Heather Protz: States Project: Nevada
Born in Akron, Ohio, Heather Protz moved to Las Vegas in 2004 to accept a position as a photography professor at College of Southern Nevada. She works with digital photography. Popular at CSN for her popular “Las Vegas Document Class”, she’s the kind of professor that goes out every week with her students to shoot different locations in the Las Vegas Valley. Shooting right alongside her students, and posting her images along with her students on the class Facebook page, she leads and teaches by example.
The photographs featured in the series Turning the Tables: A View from the Street capture not only the people of Las Vegas but also the essence of place. Fearlessly, she ventures places with her camera I would not go. The results of her wandering off the beaten track prove surely worth the risk.
Heather Protz, artist, educator and explorer, resides in Las Vegas, Nevada and Santa Fe, New Mexico, creating art ranging from documentary work to large-scale conceptual pieces. Protz works on location, photographing with a variety of image-making tools, from toy camera to smartphone to professional digital camera, her artistic vision adapting to the device and location encountered. Recent works include composite panoramas depicting undulating, rhythmic, and colorful abstractions transforming cityscapes from the mundane to the urbane.
Protz earned her BFA from The University of Akron and her MFA from Ohio University.

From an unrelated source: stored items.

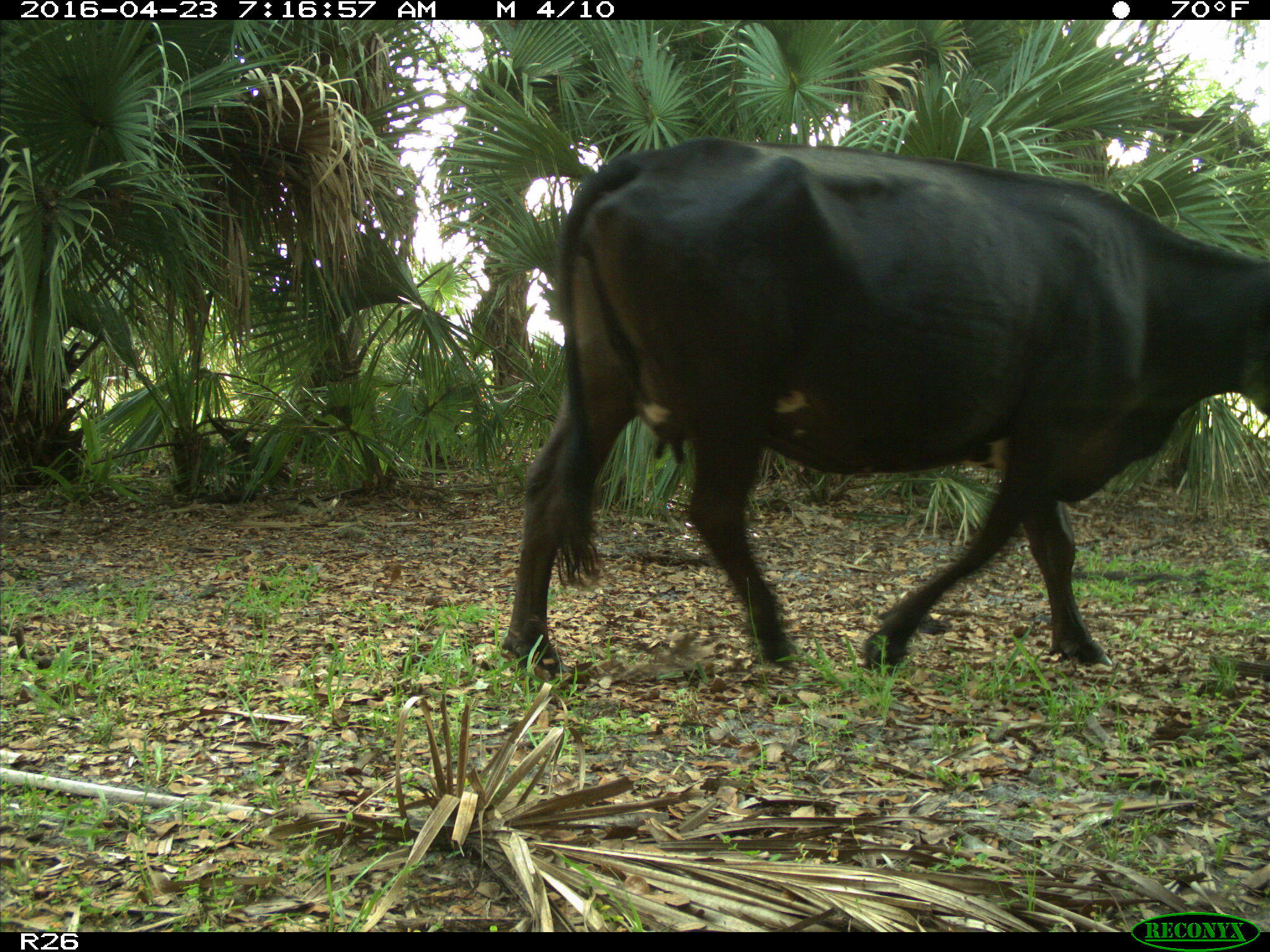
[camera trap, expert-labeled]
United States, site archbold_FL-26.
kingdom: Animalia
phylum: Chordata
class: Mammalia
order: Artiodactyla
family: Bovidae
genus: Bos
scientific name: Bos taurus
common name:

Her fine art photography is regularly exhibited around the country. In 2001, Protz received an Ohio Arts Council Fellowship, and in 2009, a Nevada Arts Council Individual Artist Fellowship. This latter fellowship resulted in an invitation to participate in Panorama, a show currently traveling throughout Nevada into 2016.
Turning the Tables: A View from the Street
Shooting in the photographic tradition of street photography, Las Vegas, my hometown, became a rich source of inspiration. From Vegas I have ventured to a other cities, photographing the locals, the tourists, the young, the old, the affluent, and the down and out. From the ordinary actions of the natives to the curiosity of the sightseer, this series examines the daily experience of people navigating a city. The range of emotions and expressions juxtaposed within a city brings forth a universal language of human experience translated by the photographic eye.
My camera of choice for this particular project is small, quiet, and compact. My goal was not to attract the attention of the subjects, but to capture an instant revealing the impact the city has on its people. I process the images in black and white to strip the emotion of color away, letting one focus on the people. I further alter the images by putting greater focus on the subject, letting a slight blur occur elsewhere in the frame. Exhibition work ranges in size from 15×15 inches to 40×40 inches. Pigment ink on paper.